● PAGE TEXT
□ □ □ □ □
In their original form, the acts of 1911 and 1913 were respectively section 32 and section 75 of chapter 100 of the Laws of 1872, which was a complete act for the organization and government of cities of the second class. Broadly speaking, section 32 granted power to levy taxes and special assessments, and power to make municipal improvements, including street improvements, and located the burdens of taxation for various municipal purposes. For general revenue purposes the burden was placed on all' taxable property within the city; for grading streets and some other purposes, on all taxable property within the city; for building and repairing sidewalks, on abutting lots and pieces of ground, according to the front foot; for paving, macadamizing, curbing, and guttering streets or avenues, assessments were to be made “for each block separately on all lots and pieces of ground to the center of the block on either side of such street or avenue, the distance improved or to be improved.” Assessments were to be made according to appraised value, to be determined by procedure specified at length. Section 32 has been amended several times, but in its present form, as section 1705 of the General Statutes of 1915, its general function remains the same, except that the subject of financing the improve*244ment of street intersections by means of bond issues has been added.
□ □ □ □ □
● DATA
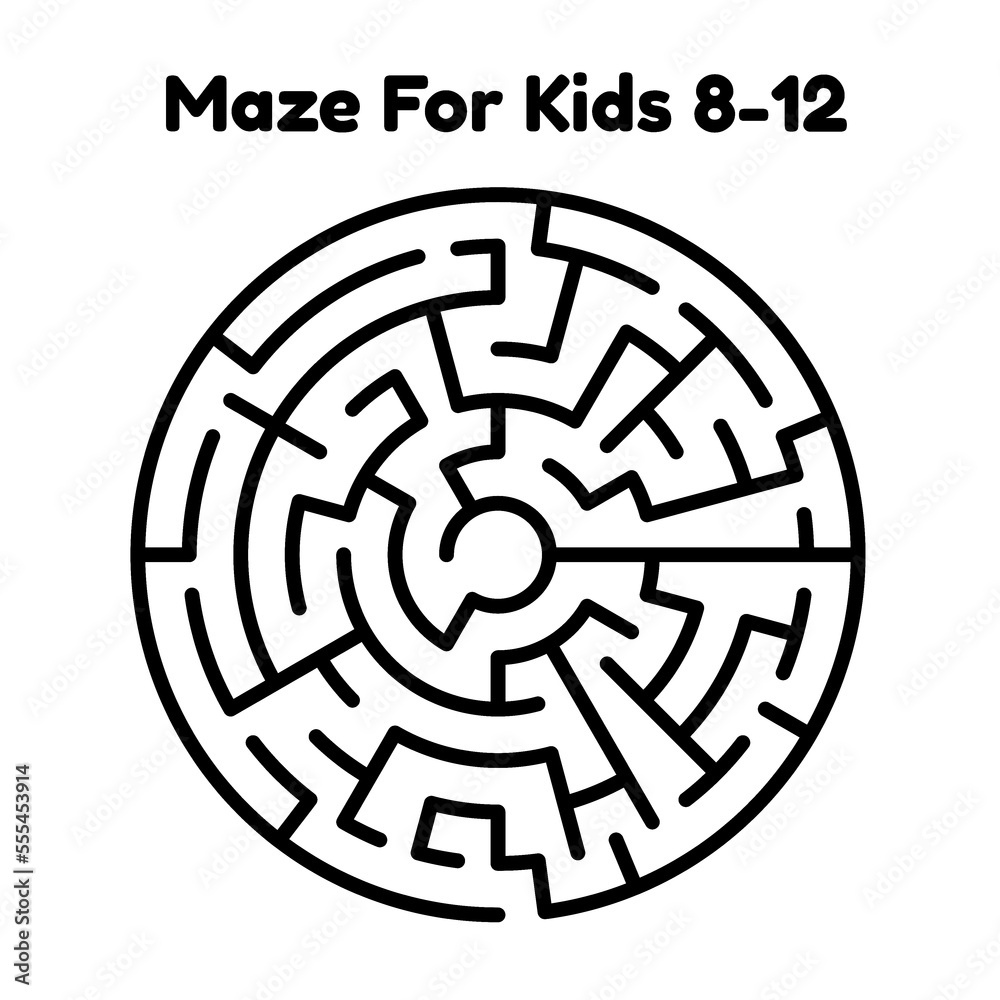 Maze For Kids Age 8 - 12 Maze For Kids Age 8 - 12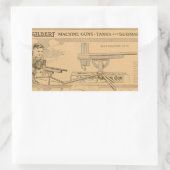 Gilbert-Spielzeug-Maschinengriff 1919 Rechteckiger Aufkleber (Tasche)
□ □ □ □ □
● ACTIVITY
Pick up the passage on the tax and assessment powers of second-class cities where it stops, and write the next few sentences.

● YOUR RESPONSE
Section 75 related to the method of instituting proceedings for street improvements, and read as follows:

“When the city council shall deem it necessar-y to open, widen, extend, grade, pave, macadamize, bridge, curb, gutter, or otherwise improve any street, sidewalk, alley, avenue or lane -within the limits of the city for which a special tax is to be levied as herein provided, such council shall by resolution declare such work or improvement necessary to be done, and such resolution shall be published for four consecutive weeks in the official newspaper of the city; and if a majority of the resident owners of the property liable to taxation therefor, shall not within twenty days thereafter file -with the clerk of such city their protest against such improvement, then such council shall have power to cause such improvement to be made, and to contract therefor, and to levy and collect the taxes as herein provided.” (Laws 1872, ch. 100.)

The phrase “as herein provided,” twice used in this section, referred, not to section 75, but to the act itself, and particularly to section 32 of the act.

Section 75 has been amended several times. A provision was adde'd whereby property owners may institute proceedings for street improvements, and methods of financing street improvements were tacked to the section, so that section 1764 of the General Statutes of 1915 now embraces two methods of initiating proceedings for street improvements, and various ways of financing street improvements.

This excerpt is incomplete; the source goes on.